Not so fast. That was the message from South Carolina leaders on Wednesday, concerned about their state’s involvement with the national standards education agenda.
Despite being called conspiracy theorists by the U.S. Department of Education, the South Carolina Senate Education Committee voted to study further the impact that adopting national standards and tests would have on taxpayers, families, and teachers in the state. The measure had bipartisan support, and the standards will be examined along with a proposal introduced by State Senator Mike Fair (R–Greenville) to completely pull the Palmetto state out of the national standards overhaul.
South Carolina is right to be concerned about the impact that adopting national standards and tests will have on education in the state. “Before we surrender control of our classrooms to outside parties, we need to have an open and transparent debate so we can understand what we’re getting into,” said Fair.

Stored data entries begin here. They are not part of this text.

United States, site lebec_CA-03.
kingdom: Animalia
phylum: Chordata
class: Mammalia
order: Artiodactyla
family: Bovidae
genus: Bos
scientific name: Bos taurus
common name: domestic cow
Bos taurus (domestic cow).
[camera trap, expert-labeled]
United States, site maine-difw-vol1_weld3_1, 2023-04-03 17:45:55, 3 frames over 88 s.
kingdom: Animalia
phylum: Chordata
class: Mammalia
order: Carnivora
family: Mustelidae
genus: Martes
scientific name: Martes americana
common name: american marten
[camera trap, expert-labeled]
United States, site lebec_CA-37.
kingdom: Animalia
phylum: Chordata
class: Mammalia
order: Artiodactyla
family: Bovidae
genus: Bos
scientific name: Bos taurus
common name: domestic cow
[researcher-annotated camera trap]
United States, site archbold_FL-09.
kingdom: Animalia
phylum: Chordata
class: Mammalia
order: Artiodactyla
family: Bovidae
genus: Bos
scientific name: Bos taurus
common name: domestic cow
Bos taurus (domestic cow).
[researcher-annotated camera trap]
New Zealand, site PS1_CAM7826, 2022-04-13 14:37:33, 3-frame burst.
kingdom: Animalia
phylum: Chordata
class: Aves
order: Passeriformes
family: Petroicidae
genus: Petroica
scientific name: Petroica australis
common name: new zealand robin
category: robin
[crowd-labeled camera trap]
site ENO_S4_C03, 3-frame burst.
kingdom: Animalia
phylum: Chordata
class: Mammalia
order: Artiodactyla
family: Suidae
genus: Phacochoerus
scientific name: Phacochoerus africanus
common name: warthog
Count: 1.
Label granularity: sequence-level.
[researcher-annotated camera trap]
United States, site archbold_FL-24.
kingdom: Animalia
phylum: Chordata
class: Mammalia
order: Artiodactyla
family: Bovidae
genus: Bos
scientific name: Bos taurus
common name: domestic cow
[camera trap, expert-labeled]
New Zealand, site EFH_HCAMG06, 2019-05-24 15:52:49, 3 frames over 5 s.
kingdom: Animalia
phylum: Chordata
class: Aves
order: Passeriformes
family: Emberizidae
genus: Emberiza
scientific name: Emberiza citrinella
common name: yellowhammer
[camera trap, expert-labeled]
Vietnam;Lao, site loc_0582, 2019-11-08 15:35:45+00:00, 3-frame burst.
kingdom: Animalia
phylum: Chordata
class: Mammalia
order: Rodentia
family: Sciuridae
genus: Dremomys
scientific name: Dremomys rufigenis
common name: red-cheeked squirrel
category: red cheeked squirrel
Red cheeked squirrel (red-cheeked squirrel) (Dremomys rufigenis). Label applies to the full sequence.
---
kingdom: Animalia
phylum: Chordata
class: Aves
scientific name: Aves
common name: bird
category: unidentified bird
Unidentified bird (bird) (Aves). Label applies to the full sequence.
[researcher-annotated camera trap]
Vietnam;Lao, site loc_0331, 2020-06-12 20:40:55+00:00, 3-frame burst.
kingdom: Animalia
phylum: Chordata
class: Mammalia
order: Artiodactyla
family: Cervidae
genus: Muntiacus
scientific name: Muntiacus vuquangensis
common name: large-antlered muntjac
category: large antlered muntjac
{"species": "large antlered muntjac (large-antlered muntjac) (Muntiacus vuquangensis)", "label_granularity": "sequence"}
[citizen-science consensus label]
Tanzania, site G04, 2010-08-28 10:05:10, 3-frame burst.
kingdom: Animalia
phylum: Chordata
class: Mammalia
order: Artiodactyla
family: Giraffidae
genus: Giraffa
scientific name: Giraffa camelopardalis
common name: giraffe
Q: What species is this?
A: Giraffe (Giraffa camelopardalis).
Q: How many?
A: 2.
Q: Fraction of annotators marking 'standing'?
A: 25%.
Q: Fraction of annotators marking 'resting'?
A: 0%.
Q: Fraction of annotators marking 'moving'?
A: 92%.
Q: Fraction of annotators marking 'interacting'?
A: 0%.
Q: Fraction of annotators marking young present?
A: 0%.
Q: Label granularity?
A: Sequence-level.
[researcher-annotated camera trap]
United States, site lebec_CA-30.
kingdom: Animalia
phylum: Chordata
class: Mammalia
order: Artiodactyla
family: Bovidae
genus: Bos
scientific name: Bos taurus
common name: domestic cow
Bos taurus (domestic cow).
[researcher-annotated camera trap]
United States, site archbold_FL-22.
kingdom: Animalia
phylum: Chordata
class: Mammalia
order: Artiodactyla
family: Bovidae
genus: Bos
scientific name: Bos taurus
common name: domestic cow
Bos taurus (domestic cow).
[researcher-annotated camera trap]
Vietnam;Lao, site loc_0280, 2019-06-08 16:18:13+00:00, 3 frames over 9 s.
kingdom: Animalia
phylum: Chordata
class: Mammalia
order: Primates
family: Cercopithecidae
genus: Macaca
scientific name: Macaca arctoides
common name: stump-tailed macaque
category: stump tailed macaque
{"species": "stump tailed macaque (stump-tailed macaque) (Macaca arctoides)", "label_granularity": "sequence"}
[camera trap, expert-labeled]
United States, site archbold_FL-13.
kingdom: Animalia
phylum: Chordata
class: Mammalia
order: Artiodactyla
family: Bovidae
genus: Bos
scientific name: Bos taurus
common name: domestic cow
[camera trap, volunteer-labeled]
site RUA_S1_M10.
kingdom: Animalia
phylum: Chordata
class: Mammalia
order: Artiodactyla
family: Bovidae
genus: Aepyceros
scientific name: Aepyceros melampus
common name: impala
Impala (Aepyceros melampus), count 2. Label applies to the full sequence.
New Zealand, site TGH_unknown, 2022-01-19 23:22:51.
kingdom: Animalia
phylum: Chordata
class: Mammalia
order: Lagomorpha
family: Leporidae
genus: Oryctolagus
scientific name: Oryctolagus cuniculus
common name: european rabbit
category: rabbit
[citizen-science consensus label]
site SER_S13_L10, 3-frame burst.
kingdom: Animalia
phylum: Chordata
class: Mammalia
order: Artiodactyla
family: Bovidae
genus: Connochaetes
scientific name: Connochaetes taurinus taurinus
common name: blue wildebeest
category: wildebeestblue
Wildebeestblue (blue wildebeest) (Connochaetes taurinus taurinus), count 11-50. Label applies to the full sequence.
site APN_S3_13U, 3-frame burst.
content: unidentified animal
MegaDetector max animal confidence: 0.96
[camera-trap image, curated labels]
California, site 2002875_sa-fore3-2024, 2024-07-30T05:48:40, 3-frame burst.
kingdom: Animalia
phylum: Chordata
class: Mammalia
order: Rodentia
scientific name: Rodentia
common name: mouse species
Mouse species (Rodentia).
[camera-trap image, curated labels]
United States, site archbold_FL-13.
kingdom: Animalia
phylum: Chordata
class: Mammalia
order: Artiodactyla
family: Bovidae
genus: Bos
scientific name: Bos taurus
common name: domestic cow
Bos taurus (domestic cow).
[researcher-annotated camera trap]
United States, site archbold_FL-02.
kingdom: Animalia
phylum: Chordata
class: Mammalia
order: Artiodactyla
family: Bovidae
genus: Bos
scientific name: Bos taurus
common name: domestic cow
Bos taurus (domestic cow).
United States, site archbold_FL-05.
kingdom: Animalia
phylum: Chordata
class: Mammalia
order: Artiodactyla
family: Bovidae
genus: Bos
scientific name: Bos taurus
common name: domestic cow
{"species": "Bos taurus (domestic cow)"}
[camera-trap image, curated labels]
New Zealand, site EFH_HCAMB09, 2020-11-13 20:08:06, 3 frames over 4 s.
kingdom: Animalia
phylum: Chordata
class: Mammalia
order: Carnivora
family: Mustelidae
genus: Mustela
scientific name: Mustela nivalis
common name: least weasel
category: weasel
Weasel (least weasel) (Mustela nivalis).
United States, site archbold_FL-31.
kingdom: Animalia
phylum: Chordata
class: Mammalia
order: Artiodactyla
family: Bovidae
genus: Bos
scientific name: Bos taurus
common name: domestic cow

South Carolina representatives aren’t alone in their desire to reexamine their involvement in the Common Core national standards, an effort to define what every public-school student in America will learn. Policymakers in Utah are now taking a second look at the decision to surrender control of their education standards to national organizations and Washington.
Utah State Senator Margaret Dayton (R) has introduced a proposal that says the state “may exit any agreement, contract, memorandum of understanding, or consortium that cedes control of Utah’s core curriculum standards to any other entity.” According to The Salt Lake Tribune, the proposal passed unanimously in the Senate Education Committee on Wednesday. It’s a signal that policymakers in the state are concerned about surrendering their standards-setting control.
Then there are states like Wyoming that have had doubts about the Common Core national standards since last August. And for good reason. As Rick Hess recently wrote:
The Common Core has been aggressively supported by this administration. Whether one thinks that makes the exercise “nationally-imposed” is mostly a matter of semantics…It’s ludicrous for [Education Secretary Arne] Duncan to pretend otherwise. Race to the Top, the administration’s “ESEA blueprint,” and the waivers all reward the adoption of Common Core, while RTT included $330 million to develop Common Core assessments—funds that, with little concern for the niceties of statutory prohibitions, are helping to develop curricular and instructional “materials”.
State policymakers are right to have concerns about the Common Core national standards. If adopted, states will be surrendering control of their education decision-making authority to national organizations and distant bureaucrats in Washington.
As the Pioneer Institute has recently reported, national standards adoption will cost states nearly $16 billion. Pioneer also notes that the U.S. Department of Education is running afoul of three laws prohibiting the federal government from being involved in curriculum. And notably, groups across a wide spectrum have voiced concerns that national standards won’t improve educational outcomes.
As Jay Mathews noted in The Washington Post last week, “Common Core standards are the educational fashion of the moment, but your child’s teacher can name many similar plans that went awry.” Except this time, if implemented, this “educational fashion of the moment” will have permanently ceded more state and local education control to Washington at great costs to state taxpayers—in dollars and educational freedom.